The Jewish boy saved himself from the Nazis in Poland by pretending to be a Catholic, even to the point of becoming an altar boy. Pretending to be someone else became a way of life for Jerzy Kosinski (he was born Jozef Lowenkopf), the noted Polish-American author and the protagonist of Jerome Charyn's new novel, Jerzy. "I cannot function without disguises and masks," Charyn has Kosinski say.
The theme of pretense and disguise fills Charyn's novel, and it isn't only the title character who is a master of deception. The novel begins, in fact, with actor Peter Sellers, gifted at impersonation, who played the lead role in the film Being There, adapted from one of Kosinski's novels. Other people whose lives intersected with Kosinski's, including Princess Margaret and Svetlana Alliluyeva (Stalin's daughter), were good at playing roles. Of one character we are told, "Gabriela would undergo sudden changes. She'd show up dressed as a man, her long hair pulled back and hidden under a hat." Jerzy remembers his father playing chess with himself: "He could change his persona, according to which side of the board he was on."

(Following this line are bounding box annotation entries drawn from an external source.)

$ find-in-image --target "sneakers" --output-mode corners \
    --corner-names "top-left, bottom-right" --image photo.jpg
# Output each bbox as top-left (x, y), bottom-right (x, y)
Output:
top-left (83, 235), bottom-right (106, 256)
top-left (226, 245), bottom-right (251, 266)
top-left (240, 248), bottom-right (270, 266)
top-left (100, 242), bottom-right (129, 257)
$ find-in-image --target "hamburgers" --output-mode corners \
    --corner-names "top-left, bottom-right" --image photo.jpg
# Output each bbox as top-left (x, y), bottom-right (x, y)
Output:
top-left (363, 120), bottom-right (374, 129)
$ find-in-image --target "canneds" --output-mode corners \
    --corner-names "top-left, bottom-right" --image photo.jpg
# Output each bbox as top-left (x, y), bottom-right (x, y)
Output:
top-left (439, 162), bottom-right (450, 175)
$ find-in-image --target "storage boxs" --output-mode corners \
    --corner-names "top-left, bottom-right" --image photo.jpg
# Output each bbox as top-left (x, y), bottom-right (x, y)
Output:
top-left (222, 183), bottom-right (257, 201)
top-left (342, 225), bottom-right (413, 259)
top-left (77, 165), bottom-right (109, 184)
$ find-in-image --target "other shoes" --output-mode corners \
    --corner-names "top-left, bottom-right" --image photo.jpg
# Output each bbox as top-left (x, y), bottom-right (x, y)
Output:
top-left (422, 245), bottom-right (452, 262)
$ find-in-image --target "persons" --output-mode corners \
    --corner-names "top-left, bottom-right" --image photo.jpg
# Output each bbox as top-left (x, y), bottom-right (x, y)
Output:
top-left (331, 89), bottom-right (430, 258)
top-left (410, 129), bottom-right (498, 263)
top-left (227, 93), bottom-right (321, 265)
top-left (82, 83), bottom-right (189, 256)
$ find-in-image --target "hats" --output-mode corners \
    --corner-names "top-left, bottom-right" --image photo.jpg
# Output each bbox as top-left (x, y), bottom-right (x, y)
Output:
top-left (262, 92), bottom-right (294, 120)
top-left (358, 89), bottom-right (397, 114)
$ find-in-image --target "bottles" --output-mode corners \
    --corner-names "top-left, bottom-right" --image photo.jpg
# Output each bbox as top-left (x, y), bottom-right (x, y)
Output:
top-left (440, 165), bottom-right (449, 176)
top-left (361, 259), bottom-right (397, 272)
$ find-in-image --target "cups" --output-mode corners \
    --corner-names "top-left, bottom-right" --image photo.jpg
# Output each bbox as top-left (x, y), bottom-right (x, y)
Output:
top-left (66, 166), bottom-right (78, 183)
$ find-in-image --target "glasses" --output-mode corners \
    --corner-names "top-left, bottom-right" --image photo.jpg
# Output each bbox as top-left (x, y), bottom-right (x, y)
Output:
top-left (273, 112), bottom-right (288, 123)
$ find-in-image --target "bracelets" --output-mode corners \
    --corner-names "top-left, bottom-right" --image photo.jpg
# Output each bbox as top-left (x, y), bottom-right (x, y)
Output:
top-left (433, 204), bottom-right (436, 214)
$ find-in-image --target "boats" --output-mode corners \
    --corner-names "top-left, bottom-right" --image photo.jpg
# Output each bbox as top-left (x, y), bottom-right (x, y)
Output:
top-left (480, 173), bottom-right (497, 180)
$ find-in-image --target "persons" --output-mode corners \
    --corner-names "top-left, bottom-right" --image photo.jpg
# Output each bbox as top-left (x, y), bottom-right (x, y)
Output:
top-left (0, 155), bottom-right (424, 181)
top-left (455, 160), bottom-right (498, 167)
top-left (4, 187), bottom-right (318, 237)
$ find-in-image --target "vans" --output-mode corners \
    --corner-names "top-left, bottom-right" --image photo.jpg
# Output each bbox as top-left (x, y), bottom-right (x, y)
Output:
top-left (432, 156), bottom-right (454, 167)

"We're all painted birds," Jerzy says at one point, a reference to another of his novels, The Painted Bird. Charyn seems to suggest that everyone is something of a fake, our real selves hidden behind paint or false smiles or other people's hats.
The novel wanders, going back and forth in time with a variety of different narrators picking up the thread of the story. We read, in no particular order, about his survival during World War II, his escape to the West, his coming to the United States in 1957, his marriage to an alcoholic heiress, his literary success and then the accusation that he plagiarized much of his work. It was quite a life, in reality as well as in fiction, before it ended prematurely with suicide in 1991. Unfortunately it was the real Jerzy Kosinski who died that day.